Earlier this month, Massachusetts legalized online sports betting. In that light, it's hard not to be slightly amused by this tidbit from March 22nd history: "In 1631, the Massachusetts Colony banned cards, dice, and gambling under 'pain of punishment.'" Now we try not to get political here, but if the government ever comes for our dice...
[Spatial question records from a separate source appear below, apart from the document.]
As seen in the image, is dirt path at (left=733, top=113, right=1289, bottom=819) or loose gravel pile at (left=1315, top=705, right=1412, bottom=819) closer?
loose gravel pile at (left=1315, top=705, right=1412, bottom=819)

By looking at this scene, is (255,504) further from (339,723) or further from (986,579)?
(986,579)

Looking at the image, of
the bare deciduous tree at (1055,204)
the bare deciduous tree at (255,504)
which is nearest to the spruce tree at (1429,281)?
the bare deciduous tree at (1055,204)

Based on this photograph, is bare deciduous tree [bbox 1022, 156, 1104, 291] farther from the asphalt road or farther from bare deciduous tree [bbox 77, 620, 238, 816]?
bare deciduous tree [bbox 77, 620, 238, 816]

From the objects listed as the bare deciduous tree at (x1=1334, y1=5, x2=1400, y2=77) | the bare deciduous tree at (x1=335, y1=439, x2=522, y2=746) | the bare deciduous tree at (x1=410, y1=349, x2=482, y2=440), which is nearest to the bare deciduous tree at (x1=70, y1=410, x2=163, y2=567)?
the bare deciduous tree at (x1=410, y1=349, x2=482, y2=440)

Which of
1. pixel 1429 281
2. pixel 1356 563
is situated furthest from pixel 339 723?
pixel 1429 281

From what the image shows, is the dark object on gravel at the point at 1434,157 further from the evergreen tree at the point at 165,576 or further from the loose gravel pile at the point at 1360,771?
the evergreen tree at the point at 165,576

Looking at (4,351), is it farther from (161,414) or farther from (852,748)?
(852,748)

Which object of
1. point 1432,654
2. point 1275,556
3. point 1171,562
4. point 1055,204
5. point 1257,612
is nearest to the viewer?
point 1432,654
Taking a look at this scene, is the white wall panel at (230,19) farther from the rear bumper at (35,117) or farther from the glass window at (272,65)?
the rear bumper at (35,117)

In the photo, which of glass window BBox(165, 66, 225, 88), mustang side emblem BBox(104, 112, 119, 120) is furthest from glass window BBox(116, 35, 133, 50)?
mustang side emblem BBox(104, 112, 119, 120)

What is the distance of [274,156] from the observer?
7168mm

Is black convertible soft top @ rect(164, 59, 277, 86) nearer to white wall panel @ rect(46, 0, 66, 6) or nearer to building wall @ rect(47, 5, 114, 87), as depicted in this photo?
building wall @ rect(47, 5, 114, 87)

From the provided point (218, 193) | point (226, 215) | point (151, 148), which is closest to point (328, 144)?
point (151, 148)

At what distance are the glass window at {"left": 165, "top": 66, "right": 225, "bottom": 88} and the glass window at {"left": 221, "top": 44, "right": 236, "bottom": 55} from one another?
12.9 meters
Thank you all for the feedback you've sent regarding our Iraq series, Part 3 of which is below. We would love to hear from our readers who served there or have loved ones who did, and if they have any insights or experiences they want to share with our readers. If so, we're at [email protected].

In today's edition:

  • Governments set up dates in China and Japan

  • Ecuador flash bomb

  • Part 3: Iraq War, 20 Years Later

🔑 Key Stories

This Is Your Brain on Drugs

A UK study by Robin Carhart-Harris, one of the world’s top psychedelic researchers, revealed what happens when the brain is tripping on DMT

  • DMT is a naturally-occurring psychedelic compound that can be smoked, injected, or snorted. Trips last 5-15 minutes and are intense: People often report meeting aliens, supernatural beings, or God

  • The new study monitored 20 people on DMT and found that their brains were extremely fluid, chaotic, and interconnected. DMT primarily affected brain areas related to imagination and problem-solving

  • The researches described it as brain “anarchy" that affects a part of the brain that controls the “quality of human… experience"

China, Japan On the Apps?

Governments in China and Japan created AI dating apps that will set people up on blind dates

  • China and Japan are both facing demographic crises: Both countries’ populations declined last year amid falling marriage and birth rates

  • To address that, Guixi, a Chinese city of ~640k, recently launched its own dating app. It doesn’t let users swipe, but instead uses AI to match them with compatible strangers then organizes a blind date

  • In an effort to solve its own demographic issues, Japan’s government pledged $19M to create similar apps, plus other matchmaking-oriented programs

Dig Deeper

  • Other matchmaking initiatives have included “life design seminars,” youth meet-and-greets, and dating classes

Trump Not Arrested/DeSantis Speaks

Donald Trump wasn’t arrested on Tuesday, contrary to his prediction on Saturday that he would be

  • An NYC jury is deciding whether to bring charges against Trump. The exact charges aren’t known, but they likely involve how Trump accounted for a hush payment made to porn star Stormy Daniels in 2016

  • On Monday, Trump rival and Florida Governor Ron DeSantis shared his thoughts on the matter: “I don't know what goes into paying hush money to a porn star to secure silence over some type of alleged affair…[but it’s] an example of pursuing a political agenda and weaponizing the [prosecutor’s] office”

Dig Deeper

  • Trump responded: "Ron will probably find out about this sometime in the future when he's unfairly and illegally attacked by a woman (or possibly a man!) with false accusations”

London Police In Trouble

A report called London’s police force “institutionally” racist, homophobic, and misogynistic

  • London’s Metropolitan police force (the “Met”) is the UK’s largest. It has been involved in past scandals related to sexual assault and other crimes

  • In 2021, an off-duty Met cop kidnapped, raped, and killed a 33-year-old woman. The Met’s leader then called for a commission to investigate the department

  • The commission’s report was released Tuesday. It concluded that the force has an “institutionally” racist, homophobic, and misogynistic culture

  • The head of the Met said it must be better

Dig Deeper

  • The report cited current or former officers who said the Met had a toxic work culture that discouraged reporting abuse

  • One male officer reportedly told a female officer that his “balls were cold,” and asked her to “warm them up” for him

  • Another reportedly asked a gay male officer, ​​“Are you a giver or a taker?”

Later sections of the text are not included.